Normalized Discounted Cumulative Gain (NDCG) extends MRR by supporting graded relevance. Instead of binary relevance (relevant/not relevant), NDCG handles multi-level relevance judgments: a document can be slightly relevant, moderately relevant, highly relevant, or perfectly relevant.

The "Discounted" part penalizes documents appearing in lower positions. The "Normalized" part scales scores to a 0-1 range, making results comparable across different query difficulty levels and result set sizes.

import math

def dcg(gains: list[float], positions: list[int] = None) -> float:
    """Calculate DCG from relevance gains."""
    if positions is None:
        positions = range(1, len(gains) + 1)
    
    return sum(gain / math.log2(pos + 1) for gain, pos in zip(gains, positions))


def ndcg(results: list[list[str]], 
         graded_relevance: list[dict[str, float]],
         k: int = 10) -> float:
    """
    Calculate Normalized Discounted Cumulative Gain.
    
    Args:
        results: List of ranked doc IDs for each query
        graded_relevance: List of dicts mapping doc_id to relevance grade (0-4)
        k: Consider only top-k results
    """
    ndcg_scores = []
    
    for retrieved, relevance in zip(results, graded_relevance):
        # Observed gains from retrieved documents
        gains = [relevance.get(doc_id, 0.0) for doc_id in retrieved[:k]]
        
        # Ideal gains: best possible ordering of same documents
        ideal_gains = sorted([relevance[d] for d in retrieved], reverse=True)[:k]
        
        observed_dcg = dcg(gains)
        ideal_dcg = dcg(ideal_gains)
        
        if ideal_dcg > 0:
            ndcg_scores.append(observed_dcg / ideal_dcg)
        else:
            ndcg_scores.append(0.0)  # No relevant docs in results
        
    return sum(ndcg_scores) / len(ndcg_scores)

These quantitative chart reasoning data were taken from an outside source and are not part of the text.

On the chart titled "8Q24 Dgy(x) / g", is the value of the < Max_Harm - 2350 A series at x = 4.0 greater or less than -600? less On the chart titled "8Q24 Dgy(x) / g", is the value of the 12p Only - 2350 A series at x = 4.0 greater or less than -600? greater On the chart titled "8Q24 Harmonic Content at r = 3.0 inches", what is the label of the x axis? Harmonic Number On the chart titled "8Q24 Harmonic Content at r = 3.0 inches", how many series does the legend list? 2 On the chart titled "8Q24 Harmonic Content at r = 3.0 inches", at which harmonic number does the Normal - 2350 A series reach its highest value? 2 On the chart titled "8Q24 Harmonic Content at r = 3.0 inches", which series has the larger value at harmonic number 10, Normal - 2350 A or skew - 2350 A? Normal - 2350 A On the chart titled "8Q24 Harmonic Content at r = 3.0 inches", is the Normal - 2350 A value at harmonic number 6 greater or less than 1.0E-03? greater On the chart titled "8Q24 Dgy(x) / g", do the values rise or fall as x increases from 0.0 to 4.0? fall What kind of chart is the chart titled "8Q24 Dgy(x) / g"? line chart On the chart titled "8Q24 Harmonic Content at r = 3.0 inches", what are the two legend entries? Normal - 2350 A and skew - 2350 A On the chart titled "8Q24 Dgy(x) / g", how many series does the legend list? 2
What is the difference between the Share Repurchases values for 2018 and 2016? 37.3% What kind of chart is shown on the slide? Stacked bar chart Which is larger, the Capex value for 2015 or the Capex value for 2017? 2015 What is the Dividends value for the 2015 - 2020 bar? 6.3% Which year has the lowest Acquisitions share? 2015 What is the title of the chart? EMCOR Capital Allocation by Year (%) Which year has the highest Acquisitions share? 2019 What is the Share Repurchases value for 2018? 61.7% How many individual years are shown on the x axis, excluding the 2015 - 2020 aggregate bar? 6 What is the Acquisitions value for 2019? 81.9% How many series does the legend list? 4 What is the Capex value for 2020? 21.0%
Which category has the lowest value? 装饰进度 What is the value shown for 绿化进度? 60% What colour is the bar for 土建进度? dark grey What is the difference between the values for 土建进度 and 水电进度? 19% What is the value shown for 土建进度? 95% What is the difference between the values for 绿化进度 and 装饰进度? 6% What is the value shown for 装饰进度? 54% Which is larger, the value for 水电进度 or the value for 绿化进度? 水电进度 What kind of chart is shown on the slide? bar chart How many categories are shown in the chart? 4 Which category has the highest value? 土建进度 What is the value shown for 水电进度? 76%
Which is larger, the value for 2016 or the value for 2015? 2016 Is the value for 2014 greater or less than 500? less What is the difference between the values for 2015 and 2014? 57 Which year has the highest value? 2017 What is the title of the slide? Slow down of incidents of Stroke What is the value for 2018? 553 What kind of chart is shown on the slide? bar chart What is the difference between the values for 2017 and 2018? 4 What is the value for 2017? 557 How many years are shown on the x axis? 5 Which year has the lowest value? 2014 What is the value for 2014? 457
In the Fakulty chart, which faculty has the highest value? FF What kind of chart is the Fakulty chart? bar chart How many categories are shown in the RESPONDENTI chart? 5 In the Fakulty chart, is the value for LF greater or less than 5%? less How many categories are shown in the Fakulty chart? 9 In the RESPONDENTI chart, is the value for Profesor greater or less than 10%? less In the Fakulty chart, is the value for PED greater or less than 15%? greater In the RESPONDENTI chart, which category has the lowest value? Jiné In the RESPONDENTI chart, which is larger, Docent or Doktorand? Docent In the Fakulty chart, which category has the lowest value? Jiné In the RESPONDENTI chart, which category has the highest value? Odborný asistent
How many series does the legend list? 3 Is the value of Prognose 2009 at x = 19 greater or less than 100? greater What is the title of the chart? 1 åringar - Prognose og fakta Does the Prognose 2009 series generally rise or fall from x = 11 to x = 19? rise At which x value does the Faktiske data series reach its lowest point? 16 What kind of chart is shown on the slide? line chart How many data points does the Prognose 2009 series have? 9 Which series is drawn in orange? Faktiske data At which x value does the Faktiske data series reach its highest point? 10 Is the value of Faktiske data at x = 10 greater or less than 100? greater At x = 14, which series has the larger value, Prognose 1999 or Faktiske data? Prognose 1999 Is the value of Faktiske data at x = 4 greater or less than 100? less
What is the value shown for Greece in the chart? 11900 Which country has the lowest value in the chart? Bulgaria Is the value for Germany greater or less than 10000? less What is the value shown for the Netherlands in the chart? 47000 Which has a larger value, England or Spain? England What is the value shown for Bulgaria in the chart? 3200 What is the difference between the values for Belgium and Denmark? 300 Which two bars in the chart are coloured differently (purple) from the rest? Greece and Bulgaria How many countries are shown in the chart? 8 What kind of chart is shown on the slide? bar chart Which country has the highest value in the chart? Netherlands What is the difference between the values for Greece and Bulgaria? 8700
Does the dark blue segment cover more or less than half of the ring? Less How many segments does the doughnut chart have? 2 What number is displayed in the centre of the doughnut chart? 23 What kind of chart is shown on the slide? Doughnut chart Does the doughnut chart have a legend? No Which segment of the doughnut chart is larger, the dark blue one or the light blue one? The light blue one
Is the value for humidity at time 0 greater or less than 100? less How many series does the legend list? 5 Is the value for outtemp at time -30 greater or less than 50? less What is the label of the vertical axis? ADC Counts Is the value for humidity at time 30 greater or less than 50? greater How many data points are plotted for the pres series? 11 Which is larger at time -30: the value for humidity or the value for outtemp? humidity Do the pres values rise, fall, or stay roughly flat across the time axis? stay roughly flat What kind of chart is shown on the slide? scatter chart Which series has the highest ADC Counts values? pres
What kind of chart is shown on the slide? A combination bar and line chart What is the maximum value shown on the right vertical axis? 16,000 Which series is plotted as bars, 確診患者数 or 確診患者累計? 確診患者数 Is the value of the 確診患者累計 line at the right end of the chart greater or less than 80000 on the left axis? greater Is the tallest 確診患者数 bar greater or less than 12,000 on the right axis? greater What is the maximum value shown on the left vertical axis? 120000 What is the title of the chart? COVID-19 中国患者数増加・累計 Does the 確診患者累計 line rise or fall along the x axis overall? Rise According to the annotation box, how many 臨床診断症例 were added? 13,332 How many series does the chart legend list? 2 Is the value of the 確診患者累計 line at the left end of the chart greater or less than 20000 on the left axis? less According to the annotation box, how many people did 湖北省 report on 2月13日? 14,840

# Example with graded relevance
results = [
    ["doc_X", "doc_Y", "doc_Z", "doc_W"],
]

# Context-aware grading: perfect match = 4, good = 3, partial = 2, weak = 1
graded_relevance = [
    {
        "doc_X": 4.0,  # Perfect match for query
        "doc_Y": 2.0,  # Partially relevant
        "doc_Z": 0.0,  # Not relevant
        "doc_W": 3.0,  # Highly relevant but retrieved late
    }
]

print(f"NDCG: {ndcg(results, graded_relevance):.4f}")

The example demonstrates graded relevance. doc_X (relevance 4) appears at position 1, contributing full gain with minimal discount. doc_W (relevance 3) appears at position 4, suffering a substantial discount for its poor position. doc_Z (relevance 0) appears at position 3, still receiving a discount despite not being relevant because it bumps more relevant documents.

Document ordering directly affects NDCG. Swapping doc_W and doc_Z positions would improve the score despite retrieving the same documents. This sensitivity makes NDCG the preferred metric when ranking quality is the primary concern.

The choice of grading scale affects NDCG meaningfully. Binary relevance (0 or 1) produces scores similar to MRR. Fine-grained scales (0-4 or 0-10) capture more nuance but require more careful calibration of grade boundaries. Design the grading scale around human judges' ability to distinguish relevance levels consistently.